A store where everyone knows your name
The ubiquitous quality of Serafin’s offerings lives on.
The store sells all kinds of groceries and convenience store items. Video skill games are a newer addition.
Store customers can pay bills at the counter. They can get prepaid cards for cellphone service. They can wire money. They can cash checks. They can play the lottery.
Serafin’s also runs a catering business. And next door to the store is Serafin’s Ash Street Laundry.
“It is just a jack of all trades,” Serafin said.
Of how he runs his businesses, Serafin said, “It is like an open house,” and he referred to an iconic TV sitcom.
“It’s like ‘Cheers,’” Serafin said. “You pretty much know everyone’s name, and they know your name.”
A presence that helps ‘stabilize’ a neighborhood
All told, Serafin or his corporation, Serafin Inc., own the store and the laundromat, seven restored houses next to or near the store and several nearby vacant parcels.
Serafin also owns a garage across the street from the laundromat. The Eastside Neighborhood Association meets there every month. Serafin is one of the neighborhood improvement group’s biggest backers.
“He is so welcoming,” said Margarita Dangel, 69, the retired site director of the Sisters of St. Joseph Neighborhood Network initiative that focuses on the city’s east side, including the area around Serafin’s Food Market.
“He is present for people,” Dangel said. “He does everything in his power to stabilize the area around him, as far as he can reach.”
Dangel has witnessed Serafin help countless store customers. Many are from foreign countries and are learning English. Serafin helps them fill out forms for paying bills and other services.
“The people who visit the store,” Dangel said, “are considered a person and not just a customer.”
A treasured spot in the middle of a food desert
Serafin’s Food Market is an oasis amid a food desert — a census tract area in which at least one-third of the residents live a mile or more from a supermarket or large grocery store.
Food deserts often exists in poorer areas of a community. The poverty rate in the area of East 24th and Ash streets is 31.4% to 27.5%, higher than the city of Erie’s poverty rate of 25.7%, according to Census figures.
Serafin’s has always sold fresh fruits and vegetables as it does its part to encourage healthy eating habits among its customers. Serafin and his family have also invested hours and hours to ensure that their customers and their neighborhood are safe.
“The neighborhood would be lost without Dan Serafin, 100%,” said Bernie Slomski, the president of the Society of the Holy Trinity social club at 604 E. 23rd St., a block from Serafin’s Food Market.
Celebrating 100 years, and ready for many more
Slomski, 72, grew up at East 21st and Ash streets and has remained connected to the neighborhood in the 15 years he has been president of the Society of the Holy Trinity. The society and Serafin have worked together on a number of improvement projects.

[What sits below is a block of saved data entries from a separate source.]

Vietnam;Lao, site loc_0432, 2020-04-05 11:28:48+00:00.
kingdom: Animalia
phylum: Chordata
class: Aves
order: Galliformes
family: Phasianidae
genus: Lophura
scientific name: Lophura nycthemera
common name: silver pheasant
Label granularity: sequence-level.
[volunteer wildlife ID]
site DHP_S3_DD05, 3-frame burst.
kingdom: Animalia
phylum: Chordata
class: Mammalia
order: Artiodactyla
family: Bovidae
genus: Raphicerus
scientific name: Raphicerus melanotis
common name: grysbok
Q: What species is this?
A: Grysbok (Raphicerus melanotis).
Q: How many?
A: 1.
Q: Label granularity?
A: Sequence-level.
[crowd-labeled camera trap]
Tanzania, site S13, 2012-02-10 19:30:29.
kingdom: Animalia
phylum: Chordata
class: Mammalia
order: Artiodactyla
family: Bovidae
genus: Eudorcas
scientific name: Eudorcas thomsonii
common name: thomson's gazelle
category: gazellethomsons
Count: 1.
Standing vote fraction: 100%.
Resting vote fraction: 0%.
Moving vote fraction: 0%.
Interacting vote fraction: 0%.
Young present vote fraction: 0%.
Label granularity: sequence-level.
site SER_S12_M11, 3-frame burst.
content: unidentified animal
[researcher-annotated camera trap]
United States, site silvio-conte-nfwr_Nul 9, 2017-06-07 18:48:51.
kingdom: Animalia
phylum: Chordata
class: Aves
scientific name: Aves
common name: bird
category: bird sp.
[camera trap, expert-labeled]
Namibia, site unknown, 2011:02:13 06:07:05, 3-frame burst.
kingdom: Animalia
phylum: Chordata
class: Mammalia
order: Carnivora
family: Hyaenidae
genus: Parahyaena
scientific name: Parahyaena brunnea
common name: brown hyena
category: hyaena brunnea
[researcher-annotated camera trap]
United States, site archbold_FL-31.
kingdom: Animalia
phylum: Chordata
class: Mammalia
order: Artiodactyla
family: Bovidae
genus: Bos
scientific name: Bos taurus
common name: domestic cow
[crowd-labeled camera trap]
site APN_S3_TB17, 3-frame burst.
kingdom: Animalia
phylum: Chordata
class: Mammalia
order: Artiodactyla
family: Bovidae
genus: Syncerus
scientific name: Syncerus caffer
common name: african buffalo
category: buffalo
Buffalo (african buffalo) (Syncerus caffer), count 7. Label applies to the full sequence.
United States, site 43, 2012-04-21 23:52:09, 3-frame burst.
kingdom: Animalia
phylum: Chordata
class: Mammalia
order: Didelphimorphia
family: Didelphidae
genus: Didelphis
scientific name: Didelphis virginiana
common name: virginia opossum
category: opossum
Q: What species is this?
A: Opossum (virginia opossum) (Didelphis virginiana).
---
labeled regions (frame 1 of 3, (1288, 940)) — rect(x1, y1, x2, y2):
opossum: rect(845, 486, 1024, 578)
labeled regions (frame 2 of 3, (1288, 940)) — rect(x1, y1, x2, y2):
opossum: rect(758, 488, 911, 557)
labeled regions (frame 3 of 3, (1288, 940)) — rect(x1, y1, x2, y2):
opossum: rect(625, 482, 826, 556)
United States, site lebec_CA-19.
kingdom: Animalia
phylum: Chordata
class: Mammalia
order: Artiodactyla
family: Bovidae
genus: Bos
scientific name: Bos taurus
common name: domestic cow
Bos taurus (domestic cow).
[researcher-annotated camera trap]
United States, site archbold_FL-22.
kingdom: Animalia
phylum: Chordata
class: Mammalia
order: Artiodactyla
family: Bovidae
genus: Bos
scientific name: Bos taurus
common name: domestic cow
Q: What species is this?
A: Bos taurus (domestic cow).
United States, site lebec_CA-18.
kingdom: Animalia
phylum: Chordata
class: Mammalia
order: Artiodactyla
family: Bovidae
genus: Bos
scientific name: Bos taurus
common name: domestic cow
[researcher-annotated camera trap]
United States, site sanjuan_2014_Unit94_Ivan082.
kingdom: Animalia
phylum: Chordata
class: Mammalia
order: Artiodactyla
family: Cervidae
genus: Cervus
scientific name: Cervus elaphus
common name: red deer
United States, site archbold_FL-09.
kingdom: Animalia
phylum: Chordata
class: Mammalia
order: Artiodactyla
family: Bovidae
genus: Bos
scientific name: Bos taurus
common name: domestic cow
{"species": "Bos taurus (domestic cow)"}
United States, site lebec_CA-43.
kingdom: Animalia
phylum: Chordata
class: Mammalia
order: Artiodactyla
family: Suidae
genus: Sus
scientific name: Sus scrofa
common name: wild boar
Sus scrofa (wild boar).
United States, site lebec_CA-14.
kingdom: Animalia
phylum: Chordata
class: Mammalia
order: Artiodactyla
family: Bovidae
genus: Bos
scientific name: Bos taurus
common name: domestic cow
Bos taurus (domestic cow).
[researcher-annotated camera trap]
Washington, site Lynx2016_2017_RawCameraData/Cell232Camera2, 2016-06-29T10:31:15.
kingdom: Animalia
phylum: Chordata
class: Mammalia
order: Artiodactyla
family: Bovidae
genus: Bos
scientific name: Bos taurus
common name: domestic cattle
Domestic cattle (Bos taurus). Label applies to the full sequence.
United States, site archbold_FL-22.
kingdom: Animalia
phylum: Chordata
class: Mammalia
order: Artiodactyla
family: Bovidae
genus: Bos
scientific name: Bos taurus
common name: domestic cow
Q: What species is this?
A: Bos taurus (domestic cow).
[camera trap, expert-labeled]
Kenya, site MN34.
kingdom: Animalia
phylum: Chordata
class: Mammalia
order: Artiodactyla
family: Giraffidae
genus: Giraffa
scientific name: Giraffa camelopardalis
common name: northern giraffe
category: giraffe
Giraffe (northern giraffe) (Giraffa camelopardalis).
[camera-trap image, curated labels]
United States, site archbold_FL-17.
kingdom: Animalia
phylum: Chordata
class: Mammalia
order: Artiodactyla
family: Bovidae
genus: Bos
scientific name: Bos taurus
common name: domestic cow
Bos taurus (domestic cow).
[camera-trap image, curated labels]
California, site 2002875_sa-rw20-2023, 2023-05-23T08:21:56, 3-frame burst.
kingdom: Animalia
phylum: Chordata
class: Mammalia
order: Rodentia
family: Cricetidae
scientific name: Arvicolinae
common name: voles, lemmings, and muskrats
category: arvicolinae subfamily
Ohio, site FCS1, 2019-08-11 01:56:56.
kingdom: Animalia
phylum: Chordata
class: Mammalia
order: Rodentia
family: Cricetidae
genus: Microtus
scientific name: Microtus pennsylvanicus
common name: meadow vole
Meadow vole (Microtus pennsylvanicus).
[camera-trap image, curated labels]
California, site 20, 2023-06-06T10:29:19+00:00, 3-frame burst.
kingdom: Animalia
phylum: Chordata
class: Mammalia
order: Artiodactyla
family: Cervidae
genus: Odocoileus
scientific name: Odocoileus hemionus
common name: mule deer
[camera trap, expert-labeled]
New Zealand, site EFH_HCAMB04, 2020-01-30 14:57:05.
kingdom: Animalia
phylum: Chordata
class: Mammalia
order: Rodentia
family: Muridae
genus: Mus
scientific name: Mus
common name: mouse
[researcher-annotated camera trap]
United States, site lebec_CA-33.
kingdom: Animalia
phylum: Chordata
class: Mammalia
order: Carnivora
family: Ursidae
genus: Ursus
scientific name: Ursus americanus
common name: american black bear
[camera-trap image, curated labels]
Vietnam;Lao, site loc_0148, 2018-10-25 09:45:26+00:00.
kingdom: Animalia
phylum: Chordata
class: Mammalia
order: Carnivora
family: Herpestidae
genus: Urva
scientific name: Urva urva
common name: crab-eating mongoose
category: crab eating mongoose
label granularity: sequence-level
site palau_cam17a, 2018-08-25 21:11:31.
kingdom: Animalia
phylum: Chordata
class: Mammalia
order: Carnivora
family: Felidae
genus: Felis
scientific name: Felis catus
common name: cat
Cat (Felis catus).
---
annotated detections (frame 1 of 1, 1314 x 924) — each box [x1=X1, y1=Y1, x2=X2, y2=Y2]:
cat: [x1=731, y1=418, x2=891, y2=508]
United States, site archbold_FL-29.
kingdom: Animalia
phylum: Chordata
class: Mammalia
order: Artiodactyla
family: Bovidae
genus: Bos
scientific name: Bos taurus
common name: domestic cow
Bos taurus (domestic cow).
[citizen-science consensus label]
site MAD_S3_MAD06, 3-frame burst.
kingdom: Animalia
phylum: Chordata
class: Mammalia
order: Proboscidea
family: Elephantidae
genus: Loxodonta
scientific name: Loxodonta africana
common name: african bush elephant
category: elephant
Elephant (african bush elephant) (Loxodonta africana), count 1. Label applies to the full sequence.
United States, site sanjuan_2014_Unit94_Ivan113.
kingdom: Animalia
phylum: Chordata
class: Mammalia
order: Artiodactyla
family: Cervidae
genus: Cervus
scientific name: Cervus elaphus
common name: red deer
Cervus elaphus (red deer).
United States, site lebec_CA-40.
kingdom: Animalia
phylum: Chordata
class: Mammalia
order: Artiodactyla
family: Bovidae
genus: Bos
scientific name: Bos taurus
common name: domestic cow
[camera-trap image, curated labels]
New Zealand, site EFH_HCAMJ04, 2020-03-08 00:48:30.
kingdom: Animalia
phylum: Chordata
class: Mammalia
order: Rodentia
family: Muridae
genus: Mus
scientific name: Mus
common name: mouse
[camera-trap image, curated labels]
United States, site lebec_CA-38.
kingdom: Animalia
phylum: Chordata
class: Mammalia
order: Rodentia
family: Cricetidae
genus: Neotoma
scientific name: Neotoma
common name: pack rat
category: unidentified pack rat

One of the biggest was the effort to address unlawful liquor sales and other nuisance offenses at Rumors Lounge at 602 E. 24th St., the site of the former Warsaw Cafe. Serafin was instrumental in the fight.
“He was steadfast. He did not get discouraged,” Dangel said.
Rumors closed in 2020. The Holy Trinity Society purchased the property in 2025 and razed the former lounge building. The parcel’s empty lot is used for parking and for community events for a neighborhood that Serafin and his store have helped hold together.
“He goes above and beyond,” Slomski said.
Sefarin’s has no plans to depart. It is marking its centennial year with banners on utility poles outside the store. Dan Serafin said the store plans to hold a party.
On a whim, he sent an invitation to the rapper and actor Snoop Dogg. Another invitation went to the Harlem Globetrotters, who visited Serafin’s Food Market 30 years ago. The Globetrotters are also celebrating their centennial in 2026.
Serafin has no idea what will come of the invitations, but said “we are going to have something.”
For Slomski, the celebration will be well deserved — for Serafin’s and Dan Serafin.
“Dan Serafin’s commitment to that neighborhood,” he said, “is unmatched.”